— EXERCISE BRIEF —
The line containing "Based on spatial" marks the start; return it and every line after it in the listing below, exactly, through the last.

[Records from a data source]
◆ ◆ ◆ ◆
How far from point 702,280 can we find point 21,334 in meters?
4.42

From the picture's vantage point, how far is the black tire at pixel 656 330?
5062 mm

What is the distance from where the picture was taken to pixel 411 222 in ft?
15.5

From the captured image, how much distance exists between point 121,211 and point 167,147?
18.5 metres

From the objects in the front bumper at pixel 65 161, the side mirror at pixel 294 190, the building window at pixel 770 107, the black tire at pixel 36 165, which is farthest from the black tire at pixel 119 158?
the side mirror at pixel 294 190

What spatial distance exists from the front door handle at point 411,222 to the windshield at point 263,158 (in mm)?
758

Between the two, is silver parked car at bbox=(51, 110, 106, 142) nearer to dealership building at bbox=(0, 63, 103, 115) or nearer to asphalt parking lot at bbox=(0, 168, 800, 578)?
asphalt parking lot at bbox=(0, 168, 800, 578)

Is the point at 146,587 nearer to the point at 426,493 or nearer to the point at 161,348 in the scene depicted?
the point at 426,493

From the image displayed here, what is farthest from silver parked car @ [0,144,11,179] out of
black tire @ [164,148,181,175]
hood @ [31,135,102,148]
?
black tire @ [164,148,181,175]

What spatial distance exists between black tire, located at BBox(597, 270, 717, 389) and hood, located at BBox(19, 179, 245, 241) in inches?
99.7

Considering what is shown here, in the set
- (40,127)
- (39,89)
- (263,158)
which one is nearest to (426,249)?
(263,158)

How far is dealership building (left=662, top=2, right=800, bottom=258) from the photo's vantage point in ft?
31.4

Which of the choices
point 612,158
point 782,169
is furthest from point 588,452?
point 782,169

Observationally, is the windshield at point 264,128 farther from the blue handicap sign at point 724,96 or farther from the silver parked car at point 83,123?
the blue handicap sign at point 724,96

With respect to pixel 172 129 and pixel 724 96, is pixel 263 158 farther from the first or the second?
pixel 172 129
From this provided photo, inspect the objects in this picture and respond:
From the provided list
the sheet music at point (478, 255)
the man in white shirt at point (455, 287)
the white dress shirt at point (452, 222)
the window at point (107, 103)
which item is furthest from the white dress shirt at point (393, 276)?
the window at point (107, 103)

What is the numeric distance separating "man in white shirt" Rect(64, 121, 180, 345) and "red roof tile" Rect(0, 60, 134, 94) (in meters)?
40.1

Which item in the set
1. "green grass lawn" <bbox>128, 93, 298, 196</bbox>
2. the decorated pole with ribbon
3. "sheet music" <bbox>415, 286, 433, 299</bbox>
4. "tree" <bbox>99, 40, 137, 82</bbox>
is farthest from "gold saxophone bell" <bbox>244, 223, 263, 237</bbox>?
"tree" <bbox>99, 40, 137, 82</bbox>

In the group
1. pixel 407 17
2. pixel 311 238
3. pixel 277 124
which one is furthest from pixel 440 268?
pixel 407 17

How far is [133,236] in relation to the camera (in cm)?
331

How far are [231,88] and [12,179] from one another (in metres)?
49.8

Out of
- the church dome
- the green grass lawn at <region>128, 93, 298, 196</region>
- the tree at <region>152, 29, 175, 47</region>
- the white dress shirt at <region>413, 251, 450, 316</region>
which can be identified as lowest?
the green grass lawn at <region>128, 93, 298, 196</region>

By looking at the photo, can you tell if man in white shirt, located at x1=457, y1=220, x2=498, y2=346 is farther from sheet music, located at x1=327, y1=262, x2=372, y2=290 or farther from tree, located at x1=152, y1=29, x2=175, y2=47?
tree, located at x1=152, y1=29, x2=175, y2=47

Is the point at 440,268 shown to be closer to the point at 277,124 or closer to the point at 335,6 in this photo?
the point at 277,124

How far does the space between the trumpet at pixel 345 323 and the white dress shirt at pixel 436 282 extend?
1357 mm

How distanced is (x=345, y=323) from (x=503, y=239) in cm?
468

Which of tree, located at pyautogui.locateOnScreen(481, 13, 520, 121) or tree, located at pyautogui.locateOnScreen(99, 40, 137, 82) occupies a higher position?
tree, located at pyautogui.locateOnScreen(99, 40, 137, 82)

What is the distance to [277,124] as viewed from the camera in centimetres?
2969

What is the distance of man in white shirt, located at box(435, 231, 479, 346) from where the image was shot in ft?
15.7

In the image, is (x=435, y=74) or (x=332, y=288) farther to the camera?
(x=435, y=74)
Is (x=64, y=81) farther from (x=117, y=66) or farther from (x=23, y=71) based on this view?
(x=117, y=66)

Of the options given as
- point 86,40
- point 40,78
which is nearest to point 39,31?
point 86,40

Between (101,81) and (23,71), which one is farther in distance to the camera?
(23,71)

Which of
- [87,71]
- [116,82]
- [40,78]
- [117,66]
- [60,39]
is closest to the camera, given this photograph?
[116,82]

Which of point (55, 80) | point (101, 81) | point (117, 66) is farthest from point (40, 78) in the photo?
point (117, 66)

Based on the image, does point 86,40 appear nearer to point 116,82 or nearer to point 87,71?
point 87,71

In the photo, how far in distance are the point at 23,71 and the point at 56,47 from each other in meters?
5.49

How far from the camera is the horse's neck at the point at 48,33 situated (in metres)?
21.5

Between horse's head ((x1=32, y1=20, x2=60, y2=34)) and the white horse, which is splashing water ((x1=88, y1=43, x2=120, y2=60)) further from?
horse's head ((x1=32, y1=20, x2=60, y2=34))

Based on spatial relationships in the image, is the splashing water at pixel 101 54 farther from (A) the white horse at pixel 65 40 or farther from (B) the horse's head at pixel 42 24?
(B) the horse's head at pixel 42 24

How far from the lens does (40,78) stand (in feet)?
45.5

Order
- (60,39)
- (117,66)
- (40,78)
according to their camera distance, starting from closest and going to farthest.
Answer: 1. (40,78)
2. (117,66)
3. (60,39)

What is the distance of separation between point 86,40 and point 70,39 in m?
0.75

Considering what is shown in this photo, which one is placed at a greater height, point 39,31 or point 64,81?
◆ ◆ ◆ ◆
— OUTPUT BELOW —
Based on spatial relationships in the image, is the splashing water at pixel 101 54 farther from (A) the white horse at pixel 65 40 or farther from (B) the horse's head at pixel 42 24?
(B) the horse's head at pixel 42 24

How far from the lens does (40,78) stand (in feet)?
45.5

Order
- (60,39)
- (117,66)
- (40,78)
according to their camera distance, starting from closest and going to farthest.
Answer: 1. (40,78)
2. (117,66)
3. (60,39)

What is the distance of separation between point 86,40 and point 70,39 in m?
0.75

Considering what is shown in this photo, which one is placed at a greater height, point 39,31 or point 64,81?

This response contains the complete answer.